◆ WHAT TO WORK ON:
Count the lines in the items below that contain the word "both", matching case exactly, and reply with only that number.

◆ MATERIAL FOR THIS TASK:
****
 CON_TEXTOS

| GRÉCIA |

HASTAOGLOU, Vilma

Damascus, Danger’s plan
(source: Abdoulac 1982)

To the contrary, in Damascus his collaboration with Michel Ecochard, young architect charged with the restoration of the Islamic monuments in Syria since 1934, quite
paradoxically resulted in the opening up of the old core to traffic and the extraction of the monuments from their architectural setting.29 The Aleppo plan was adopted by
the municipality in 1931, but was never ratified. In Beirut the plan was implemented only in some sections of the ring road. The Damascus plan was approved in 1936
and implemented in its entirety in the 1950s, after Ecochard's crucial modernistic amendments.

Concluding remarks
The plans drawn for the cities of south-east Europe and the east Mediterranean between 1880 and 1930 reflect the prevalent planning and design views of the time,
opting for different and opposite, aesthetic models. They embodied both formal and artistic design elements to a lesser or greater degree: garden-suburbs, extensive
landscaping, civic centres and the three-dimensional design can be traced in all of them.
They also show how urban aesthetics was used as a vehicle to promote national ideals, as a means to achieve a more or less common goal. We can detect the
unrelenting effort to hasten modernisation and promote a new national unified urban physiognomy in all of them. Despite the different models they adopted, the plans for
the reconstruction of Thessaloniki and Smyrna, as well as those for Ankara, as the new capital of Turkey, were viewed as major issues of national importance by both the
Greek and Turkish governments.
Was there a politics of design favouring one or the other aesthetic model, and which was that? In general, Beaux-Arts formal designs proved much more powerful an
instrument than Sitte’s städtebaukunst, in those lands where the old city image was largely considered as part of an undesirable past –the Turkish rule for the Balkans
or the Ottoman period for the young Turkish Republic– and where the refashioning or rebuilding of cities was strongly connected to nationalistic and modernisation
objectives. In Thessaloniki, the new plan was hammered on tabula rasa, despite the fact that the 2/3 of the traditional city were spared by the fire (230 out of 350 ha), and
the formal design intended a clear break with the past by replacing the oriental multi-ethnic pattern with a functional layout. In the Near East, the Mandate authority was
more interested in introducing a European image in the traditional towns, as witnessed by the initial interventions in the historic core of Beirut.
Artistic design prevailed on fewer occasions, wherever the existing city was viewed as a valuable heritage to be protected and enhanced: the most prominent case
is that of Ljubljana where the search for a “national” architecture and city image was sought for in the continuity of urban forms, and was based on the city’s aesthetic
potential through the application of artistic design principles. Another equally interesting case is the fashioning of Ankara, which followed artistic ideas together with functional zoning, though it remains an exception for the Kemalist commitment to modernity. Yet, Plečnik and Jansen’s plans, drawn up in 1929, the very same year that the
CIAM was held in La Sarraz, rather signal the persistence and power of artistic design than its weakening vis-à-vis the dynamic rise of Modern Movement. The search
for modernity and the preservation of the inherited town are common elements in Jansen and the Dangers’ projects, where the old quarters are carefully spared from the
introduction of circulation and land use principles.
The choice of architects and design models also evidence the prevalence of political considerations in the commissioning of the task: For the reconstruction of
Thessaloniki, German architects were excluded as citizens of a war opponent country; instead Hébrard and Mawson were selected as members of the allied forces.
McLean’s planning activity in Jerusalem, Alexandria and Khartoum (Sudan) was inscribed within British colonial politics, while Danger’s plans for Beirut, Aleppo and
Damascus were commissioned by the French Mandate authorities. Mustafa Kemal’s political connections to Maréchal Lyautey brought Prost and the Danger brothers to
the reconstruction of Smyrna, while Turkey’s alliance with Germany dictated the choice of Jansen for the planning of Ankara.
****
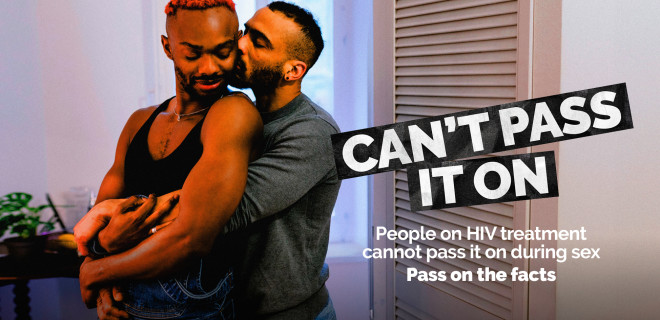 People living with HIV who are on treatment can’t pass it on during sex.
****
◆ RESULT:
2